__Page text__:
= = =

Secretary of State Bruce McPherson last week announced a bipartisan package of initiative reforms he is sponsoring. Some of the proposals, such as letting the Legislature negotiate with initiative sponsors over a measure's content, deserve more examination. But Californians can quickly dismiss at least one idea.

Part of McPherson's package is SB 1715, by Sen. Bob Margett, R-Arcadia, which would extend the time to gather petition signatures from 150 days to 365 days. Proponents say that allowing more time to collect signatures would ease the need for campaigns to use professional signature gatherers to meet the qualifying deadline.

In practice, though, this change would merely increase the number of initiatives that would qualify for a vote, further crowding state ballots. Already, long lists of ballot measures - recent highs include 16 in November 2004 and 21 in March 2000 - help camouflage special-interest agendas or burden voters with complex policy decisions.

SB 1047, by Sen. Debra Bowen, D-Marina del Rey, offers a better approach. The measure would forbid per-signature payments to those circulating petitions or registering voters. Barring the per-signature bounty would make such drives a less-mercenary undertaking and help nudge the process back to its grass roots.

= = =

__Work to complete__:
#1 From the text on initiative reforms, write out the passage from "Secretary of State" up to and including "the qualifying deadline.".
#2 Using the text on initiative reforms, decide whether each statement agrees with it. Answer yes or no, and quote the words that decide it.
(a) SB 1715 would lengthen the period for gathering petition signatures from 150 days to 365 days.
(b) SB 1047 was introduced by Sen. Bob Margett.
(c) The November 2004 ballot carried 21 measures.
#3 Continue the text on initiative reforms past its last sentence.

= = =

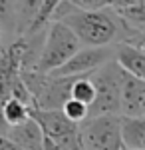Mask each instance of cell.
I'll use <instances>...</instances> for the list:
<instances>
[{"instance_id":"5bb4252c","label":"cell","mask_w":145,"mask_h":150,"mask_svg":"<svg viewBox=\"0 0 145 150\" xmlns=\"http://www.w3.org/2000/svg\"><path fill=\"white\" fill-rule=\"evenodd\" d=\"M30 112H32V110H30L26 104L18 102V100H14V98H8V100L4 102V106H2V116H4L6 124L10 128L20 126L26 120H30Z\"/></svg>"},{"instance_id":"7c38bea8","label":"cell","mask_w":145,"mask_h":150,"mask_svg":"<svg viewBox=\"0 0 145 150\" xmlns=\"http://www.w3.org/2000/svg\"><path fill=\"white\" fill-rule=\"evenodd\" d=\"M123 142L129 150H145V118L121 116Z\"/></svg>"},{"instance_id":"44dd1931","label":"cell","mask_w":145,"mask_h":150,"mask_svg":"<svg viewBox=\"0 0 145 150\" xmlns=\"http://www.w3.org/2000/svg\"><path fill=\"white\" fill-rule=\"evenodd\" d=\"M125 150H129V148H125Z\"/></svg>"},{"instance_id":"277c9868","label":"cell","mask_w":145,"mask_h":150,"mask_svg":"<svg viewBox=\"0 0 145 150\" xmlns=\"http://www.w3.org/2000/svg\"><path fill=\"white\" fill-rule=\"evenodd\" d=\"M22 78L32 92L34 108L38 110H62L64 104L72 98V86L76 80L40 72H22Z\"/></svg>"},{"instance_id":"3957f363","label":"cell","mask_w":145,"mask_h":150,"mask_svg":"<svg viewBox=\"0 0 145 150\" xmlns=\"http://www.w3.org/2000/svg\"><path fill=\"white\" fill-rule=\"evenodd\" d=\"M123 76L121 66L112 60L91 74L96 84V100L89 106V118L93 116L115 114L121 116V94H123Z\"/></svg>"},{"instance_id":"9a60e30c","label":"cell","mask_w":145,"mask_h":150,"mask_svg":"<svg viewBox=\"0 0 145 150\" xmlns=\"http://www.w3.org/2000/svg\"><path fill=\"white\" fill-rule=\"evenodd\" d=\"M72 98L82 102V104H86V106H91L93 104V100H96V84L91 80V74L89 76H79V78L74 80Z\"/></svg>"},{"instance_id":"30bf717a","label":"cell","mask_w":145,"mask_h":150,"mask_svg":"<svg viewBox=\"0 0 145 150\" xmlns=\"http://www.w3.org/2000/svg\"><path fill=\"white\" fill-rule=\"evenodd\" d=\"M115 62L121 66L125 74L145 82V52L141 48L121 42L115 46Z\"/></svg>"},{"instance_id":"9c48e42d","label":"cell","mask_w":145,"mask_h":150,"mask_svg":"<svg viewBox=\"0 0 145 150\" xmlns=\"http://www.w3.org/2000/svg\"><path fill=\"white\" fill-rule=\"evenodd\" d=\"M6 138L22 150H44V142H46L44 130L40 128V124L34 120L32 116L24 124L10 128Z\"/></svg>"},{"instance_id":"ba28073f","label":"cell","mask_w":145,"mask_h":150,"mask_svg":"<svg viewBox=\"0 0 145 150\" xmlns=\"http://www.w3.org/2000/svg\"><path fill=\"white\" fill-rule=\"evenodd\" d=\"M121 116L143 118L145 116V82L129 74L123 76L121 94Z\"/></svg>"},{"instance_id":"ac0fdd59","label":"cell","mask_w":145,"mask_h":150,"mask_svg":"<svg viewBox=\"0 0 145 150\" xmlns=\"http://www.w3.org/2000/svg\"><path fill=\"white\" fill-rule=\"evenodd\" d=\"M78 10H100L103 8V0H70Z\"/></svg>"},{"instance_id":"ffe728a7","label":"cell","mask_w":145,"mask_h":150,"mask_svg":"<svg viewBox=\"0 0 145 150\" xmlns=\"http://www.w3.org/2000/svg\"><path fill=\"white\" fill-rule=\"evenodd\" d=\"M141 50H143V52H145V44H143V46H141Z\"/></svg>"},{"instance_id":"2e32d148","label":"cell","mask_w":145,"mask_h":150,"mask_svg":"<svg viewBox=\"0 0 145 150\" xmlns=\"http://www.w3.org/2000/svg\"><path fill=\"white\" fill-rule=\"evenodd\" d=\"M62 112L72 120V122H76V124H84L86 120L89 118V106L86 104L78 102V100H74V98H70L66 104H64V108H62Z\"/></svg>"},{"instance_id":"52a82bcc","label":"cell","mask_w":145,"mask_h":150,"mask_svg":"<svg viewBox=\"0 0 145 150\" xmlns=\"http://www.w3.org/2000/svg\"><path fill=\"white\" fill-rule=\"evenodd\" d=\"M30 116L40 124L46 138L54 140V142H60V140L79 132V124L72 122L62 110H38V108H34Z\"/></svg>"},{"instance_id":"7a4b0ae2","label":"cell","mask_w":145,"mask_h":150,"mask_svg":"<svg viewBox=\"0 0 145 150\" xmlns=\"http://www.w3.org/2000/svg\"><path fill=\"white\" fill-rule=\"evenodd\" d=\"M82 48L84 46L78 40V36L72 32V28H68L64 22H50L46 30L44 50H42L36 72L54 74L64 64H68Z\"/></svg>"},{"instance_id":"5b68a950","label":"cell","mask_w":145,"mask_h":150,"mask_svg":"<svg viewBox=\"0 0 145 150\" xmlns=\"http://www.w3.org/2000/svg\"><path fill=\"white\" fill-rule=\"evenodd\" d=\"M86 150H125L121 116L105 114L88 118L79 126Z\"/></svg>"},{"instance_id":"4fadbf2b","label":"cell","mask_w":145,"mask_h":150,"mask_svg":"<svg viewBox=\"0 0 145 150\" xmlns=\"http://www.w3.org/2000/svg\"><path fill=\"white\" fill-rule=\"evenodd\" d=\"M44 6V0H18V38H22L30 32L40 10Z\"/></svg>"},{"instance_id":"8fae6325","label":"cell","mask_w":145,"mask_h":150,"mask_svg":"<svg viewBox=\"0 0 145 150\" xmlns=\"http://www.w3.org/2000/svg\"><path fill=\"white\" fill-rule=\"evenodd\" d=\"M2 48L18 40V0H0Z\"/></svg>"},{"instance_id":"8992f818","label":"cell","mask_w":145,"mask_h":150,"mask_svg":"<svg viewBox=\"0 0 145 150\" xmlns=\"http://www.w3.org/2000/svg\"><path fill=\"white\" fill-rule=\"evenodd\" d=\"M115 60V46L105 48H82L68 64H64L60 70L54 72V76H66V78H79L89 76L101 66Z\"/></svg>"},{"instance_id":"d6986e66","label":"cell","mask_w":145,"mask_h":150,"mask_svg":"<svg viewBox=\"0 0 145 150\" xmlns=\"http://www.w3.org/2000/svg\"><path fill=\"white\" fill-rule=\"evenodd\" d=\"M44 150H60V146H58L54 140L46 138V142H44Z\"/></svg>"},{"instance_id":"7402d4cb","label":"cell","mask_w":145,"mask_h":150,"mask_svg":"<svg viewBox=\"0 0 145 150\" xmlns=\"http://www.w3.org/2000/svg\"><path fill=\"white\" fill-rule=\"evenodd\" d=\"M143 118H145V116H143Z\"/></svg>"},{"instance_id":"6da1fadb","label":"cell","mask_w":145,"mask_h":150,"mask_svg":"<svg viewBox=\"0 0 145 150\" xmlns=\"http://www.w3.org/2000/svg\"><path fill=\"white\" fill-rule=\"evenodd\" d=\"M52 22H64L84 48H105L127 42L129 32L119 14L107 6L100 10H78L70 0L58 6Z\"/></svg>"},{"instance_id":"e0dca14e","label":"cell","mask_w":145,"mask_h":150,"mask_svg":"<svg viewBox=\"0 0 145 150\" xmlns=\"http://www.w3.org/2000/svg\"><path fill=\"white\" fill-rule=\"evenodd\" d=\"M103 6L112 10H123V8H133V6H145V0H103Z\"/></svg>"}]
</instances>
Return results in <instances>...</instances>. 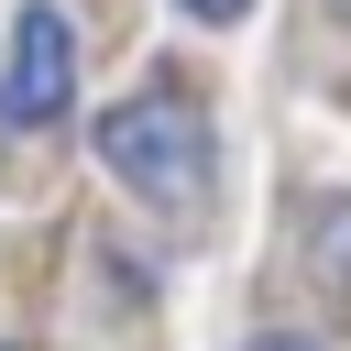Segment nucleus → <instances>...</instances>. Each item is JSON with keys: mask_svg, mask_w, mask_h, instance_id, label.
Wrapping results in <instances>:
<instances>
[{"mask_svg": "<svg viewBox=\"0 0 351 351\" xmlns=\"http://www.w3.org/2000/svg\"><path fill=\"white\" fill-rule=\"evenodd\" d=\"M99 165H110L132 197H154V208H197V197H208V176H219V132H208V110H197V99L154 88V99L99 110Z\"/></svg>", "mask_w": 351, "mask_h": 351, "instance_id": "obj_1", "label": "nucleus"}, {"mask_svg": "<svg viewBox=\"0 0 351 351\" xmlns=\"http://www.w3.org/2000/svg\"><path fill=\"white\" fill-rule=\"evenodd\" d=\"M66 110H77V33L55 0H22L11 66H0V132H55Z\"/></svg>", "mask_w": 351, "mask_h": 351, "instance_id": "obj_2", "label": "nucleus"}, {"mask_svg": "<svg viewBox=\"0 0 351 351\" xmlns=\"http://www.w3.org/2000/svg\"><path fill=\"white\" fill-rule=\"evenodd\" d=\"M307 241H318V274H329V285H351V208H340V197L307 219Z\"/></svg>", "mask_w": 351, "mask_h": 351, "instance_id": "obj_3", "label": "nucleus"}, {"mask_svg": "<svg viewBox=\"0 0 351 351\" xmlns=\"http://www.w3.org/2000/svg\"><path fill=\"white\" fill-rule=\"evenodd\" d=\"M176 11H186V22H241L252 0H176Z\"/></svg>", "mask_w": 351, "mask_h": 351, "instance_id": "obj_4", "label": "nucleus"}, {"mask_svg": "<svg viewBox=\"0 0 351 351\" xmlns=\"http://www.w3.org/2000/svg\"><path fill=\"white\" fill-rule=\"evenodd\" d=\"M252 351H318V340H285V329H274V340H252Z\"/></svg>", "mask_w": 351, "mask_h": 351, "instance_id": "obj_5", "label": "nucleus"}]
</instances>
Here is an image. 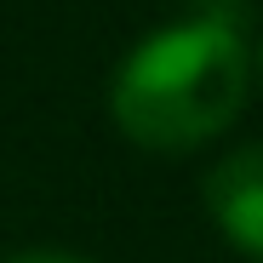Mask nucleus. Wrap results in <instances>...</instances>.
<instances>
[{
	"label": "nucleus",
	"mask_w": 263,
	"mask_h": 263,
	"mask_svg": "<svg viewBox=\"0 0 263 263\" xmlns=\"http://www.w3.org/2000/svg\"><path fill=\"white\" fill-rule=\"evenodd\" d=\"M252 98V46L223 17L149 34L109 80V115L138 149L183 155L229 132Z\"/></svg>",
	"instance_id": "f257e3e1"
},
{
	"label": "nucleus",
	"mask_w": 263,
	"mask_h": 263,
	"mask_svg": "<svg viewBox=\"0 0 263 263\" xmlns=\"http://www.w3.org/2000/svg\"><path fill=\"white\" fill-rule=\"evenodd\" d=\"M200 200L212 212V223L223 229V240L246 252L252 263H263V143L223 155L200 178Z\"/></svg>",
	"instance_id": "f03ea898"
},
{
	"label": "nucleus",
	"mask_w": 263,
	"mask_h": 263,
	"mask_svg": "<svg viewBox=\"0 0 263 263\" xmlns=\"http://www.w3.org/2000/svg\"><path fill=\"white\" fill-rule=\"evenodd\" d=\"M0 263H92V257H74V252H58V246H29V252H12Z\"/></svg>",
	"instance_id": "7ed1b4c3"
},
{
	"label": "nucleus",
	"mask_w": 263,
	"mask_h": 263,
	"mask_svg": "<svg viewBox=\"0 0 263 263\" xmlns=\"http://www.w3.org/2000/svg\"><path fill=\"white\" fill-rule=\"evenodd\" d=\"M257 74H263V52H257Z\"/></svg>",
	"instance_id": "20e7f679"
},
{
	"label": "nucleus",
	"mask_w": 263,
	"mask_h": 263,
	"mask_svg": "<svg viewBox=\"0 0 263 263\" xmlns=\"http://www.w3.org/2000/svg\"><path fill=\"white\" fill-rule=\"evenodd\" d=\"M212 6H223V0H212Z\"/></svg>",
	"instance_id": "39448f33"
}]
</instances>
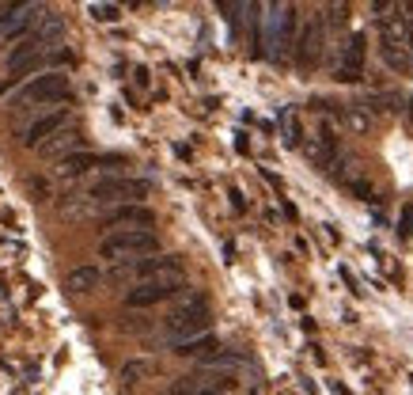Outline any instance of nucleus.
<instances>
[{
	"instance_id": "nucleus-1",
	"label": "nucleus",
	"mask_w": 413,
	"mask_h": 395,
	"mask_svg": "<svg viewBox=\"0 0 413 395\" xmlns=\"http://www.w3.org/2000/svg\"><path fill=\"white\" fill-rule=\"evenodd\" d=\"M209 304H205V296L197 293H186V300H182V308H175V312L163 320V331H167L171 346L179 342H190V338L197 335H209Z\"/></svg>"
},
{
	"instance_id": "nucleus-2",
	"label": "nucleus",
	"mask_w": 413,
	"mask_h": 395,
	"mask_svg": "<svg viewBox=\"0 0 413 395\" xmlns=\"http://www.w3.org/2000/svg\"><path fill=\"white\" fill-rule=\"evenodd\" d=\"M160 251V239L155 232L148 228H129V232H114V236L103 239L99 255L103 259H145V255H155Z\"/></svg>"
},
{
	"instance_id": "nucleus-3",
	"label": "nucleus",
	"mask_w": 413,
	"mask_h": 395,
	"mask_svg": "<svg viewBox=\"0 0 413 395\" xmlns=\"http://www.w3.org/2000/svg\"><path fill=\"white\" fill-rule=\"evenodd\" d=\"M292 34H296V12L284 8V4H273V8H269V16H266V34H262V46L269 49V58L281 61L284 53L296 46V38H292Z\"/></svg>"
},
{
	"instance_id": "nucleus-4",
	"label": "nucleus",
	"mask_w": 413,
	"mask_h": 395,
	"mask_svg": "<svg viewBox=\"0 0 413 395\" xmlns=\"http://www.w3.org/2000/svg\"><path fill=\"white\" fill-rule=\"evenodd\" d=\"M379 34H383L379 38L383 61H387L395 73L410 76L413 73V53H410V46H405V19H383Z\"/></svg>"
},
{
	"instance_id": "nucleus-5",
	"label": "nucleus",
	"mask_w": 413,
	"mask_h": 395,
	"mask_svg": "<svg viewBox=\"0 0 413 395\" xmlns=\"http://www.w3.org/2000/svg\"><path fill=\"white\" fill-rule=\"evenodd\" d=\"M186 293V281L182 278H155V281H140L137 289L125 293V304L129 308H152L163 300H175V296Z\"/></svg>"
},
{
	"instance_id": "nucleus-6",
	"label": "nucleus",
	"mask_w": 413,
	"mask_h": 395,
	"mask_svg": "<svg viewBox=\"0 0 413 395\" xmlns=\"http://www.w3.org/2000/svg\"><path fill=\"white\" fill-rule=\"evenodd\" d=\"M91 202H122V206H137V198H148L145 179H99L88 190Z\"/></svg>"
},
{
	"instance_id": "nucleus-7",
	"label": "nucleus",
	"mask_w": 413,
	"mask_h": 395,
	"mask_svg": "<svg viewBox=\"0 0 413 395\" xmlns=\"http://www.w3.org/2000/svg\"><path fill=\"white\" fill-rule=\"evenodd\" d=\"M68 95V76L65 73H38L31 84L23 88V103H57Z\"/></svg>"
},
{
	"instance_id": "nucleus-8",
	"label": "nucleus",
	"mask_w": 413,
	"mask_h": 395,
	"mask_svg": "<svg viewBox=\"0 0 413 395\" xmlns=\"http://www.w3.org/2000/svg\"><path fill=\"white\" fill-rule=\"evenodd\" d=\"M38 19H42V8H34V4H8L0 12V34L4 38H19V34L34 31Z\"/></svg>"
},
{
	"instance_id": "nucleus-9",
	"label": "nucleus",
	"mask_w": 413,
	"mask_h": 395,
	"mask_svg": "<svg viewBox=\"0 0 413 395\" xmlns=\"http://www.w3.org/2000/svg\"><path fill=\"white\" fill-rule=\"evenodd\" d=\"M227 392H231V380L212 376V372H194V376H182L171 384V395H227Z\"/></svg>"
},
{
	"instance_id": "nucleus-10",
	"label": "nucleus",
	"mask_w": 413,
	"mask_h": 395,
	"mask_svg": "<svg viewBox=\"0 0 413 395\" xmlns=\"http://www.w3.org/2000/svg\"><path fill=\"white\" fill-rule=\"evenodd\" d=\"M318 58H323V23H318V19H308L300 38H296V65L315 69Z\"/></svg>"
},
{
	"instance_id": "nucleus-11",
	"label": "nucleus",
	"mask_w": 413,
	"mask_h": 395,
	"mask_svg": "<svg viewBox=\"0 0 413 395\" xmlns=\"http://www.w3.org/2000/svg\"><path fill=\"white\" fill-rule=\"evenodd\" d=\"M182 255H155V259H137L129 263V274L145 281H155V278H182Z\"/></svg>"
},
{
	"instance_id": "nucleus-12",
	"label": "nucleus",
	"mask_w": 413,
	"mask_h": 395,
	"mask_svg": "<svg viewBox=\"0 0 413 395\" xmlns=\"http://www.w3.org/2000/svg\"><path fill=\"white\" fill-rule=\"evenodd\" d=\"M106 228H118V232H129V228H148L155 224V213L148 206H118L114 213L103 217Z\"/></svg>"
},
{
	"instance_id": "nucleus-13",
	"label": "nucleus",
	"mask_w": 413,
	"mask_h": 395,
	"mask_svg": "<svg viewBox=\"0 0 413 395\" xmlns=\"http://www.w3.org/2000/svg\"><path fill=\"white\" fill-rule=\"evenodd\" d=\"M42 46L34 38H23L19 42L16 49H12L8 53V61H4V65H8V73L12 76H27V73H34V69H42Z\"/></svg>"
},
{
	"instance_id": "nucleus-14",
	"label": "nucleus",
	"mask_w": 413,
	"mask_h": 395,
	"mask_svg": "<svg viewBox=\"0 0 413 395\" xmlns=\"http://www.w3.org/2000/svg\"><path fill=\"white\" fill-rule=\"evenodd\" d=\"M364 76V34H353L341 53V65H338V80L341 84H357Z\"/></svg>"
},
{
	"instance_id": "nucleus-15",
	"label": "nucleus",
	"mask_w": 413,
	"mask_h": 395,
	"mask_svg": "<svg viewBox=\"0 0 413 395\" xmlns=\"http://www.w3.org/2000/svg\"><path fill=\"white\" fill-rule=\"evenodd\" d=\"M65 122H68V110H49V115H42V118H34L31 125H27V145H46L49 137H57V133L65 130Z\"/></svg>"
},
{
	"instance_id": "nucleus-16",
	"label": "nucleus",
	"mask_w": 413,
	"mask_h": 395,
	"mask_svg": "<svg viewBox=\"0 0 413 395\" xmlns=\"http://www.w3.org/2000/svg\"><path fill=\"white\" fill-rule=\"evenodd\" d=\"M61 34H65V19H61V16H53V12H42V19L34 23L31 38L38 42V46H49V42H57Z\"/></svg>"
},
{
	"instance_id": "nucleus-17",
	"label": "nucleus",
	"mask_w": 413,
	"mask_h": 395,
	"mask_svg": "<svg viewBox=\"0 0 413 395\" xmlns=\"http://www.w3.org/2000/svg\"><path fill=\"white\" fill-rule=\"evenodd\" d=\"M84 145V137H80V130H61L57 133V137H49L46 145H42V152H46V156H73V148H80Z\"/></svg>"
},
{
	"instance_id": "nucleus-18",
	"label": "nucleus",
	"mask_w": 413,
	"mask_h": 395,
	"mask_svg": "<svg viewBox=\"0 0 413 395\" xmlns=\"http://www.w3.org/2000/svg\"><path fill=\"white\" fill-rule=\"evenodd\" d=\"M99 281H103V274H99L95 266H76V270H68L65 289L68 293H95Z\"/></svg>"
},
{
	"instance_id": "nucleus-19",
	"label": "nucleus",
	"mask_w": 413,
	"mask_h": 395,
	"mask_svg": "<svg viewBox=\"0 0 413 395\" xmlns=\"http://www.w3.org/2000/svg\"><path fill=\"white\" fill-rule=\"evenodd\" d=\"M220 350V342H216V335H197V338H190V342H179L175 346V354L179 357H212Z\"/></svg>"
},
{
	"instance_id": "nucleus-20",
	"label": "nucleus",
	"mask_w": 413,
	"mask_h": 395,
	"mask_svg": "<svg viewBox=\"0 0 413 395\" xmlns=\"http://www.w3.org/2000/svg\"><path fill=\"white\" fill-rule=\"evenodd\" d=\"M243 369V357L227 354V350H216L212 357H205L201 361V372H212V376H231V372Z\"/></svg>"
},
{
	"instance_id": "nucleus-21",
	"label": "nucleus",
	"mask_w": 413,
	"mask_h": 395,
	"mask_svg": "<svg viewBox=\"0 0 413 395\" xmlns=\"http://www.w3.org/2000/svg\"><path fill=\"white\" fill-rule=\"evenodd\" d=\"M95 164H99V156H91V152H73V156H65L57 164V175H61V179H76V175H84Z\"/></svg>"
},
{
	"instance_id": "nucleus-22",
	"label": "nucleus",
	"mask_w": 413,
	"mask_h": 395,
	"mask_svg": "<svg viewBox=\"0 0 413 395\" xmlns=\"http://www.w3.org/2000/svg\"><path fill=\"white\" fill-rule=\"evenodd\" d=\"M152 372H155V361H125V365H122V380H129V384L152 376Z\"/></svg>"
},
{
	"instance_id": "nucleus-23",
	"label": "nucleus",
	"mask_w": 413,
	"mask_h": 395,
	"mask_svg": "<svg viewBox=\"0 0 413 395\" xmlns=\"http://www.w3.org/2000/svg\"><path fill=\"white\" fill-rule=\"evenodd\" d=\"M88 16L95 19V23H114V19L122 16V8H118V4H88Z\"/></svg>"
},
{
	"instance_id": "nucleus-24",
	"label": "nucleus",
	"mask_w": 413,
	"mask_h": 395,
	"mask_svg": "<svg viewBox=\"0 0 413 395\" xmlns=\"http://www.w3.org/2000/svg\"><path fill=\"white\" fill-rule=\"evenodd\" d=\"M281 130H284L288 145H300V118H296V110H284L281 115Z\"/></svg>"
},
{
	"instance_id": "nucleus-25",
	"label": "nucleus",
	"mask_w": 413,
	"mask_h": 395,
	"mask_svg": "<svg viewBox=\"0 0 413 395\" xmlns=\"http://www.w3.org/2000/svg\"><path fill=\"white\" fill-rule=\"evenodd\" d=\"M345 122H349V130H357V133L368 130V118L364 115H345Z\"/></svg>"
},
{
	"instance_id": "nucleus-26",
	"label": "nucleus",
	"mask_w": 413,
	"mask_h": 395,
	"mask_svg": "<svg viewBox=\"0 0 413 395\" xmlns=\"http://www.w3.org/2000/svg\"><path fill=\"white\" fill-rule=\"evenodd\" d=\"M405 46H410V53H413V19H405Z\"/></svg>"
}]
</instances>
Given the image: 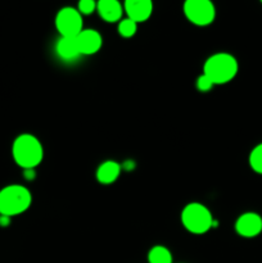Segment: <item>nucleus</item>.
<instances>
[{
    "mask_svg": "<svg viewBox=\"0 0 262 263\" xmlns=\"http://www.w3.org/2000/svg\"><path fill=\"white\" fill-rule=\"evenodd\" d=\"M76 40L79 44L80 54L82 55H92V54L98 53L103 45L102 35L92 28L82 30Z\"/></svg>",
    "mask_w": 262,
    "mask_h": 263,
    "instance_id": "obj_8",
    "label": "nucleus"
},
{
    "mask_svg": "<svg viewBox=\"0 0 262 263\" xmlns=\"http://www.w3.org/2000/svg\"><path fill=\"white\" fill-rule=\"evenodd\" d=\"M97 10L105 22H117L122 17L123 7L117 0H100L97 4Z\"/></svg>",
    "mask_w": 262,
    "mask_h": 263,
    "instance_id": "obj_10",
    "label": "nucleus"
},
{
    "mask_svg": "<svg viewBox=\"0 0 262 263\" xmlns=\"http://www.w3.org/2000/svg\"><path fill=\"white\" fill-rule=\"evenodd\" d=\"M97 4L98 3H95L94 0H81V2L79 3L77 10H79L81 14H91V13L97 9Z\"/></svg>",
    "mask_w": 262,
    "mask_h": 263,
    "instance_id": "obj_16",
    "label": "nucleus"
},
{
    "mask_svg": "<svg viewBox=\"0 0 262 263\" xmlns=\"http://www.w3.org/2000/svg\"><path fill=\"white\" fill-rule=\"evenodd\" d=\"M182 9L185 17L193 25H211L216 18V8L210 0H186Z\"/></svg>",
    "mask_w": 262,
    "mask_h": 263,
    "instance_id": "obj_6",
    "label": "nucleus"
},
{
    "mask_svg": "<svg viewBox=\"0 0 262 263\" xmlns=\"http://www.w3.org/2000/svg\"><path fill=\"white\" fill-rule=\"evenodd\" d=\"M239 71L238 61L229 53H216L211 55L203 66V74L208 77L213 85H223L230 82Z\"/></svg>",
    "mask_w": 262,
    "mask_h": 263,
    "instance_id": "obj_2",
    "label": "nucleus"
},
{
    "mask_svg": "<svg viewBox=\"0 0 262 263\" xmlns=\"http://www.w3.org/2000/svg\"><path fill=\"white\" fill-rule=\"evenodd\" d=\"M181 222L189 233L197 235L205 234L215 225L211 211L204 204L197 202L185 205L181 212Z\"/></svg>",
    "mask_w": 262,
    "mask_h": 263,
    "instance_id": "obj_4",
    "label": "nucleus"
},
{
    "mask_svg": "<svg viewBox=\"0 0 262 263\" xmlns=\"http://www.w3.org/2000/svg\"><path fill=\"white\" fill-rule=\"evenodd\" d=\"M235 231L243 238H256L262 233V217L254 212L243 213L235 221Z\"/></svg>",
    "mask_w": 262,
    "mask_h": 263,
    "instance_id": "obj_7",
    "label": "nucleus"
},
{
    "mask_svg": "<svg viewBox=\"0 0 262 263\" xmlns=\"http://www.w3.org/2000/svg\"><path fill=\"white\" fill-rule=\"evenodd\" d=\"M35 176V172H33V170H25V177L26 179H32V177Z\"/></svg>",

= = =

__Final answers__:
#1
Secretary of State Bruce McPherson last week announced a bipartisan package of initiative reforms he is sponsoring. Some of the proposals, such as letting the Legislature negotiate with initiative sponsors over a measure's content, deserve more examination. But Californians can quickly dismiss at least one idea.

Part of McPherson's package is SB 1715, by Sen. Bob Margett, R-Arcadia, which would extend the time to gather petition signatures from 150 days to 365 days. Proponents say that allowing more time to collect signatures would ease the need for campaigns to use professional signature gatherers to meet the qualifying deadline.

#2
(a) Yes: "which would extend the time to gather petition signatures from 150 days to 365 days"
(b) No: "SB 1047, by Sen. Debra Bowen, D-Marina del Rey"
(c) No: "recent highs include 16 in November 2004 and 21 in March 2000"

#3
After all, when the governor, Legislature and California voters approved the initiative process in 1911, the idea was to give voters a way to bypass the Legislature when policymakers refused to act. Voters have enjoyed that freedom - but so have special interests, which exploit the process to push proposals that would never withstand legislative scrutiny.

Meantime, if government by initiative creates haphazard public policy, blame that on the Legislature's failure to address many of the state's most pressing issues.

California officials should tread lightly when tinkering with citizens' power to place issues on the ballot. And voters, for their part, should be wary of ceding what little political sway they have left in Sacramento.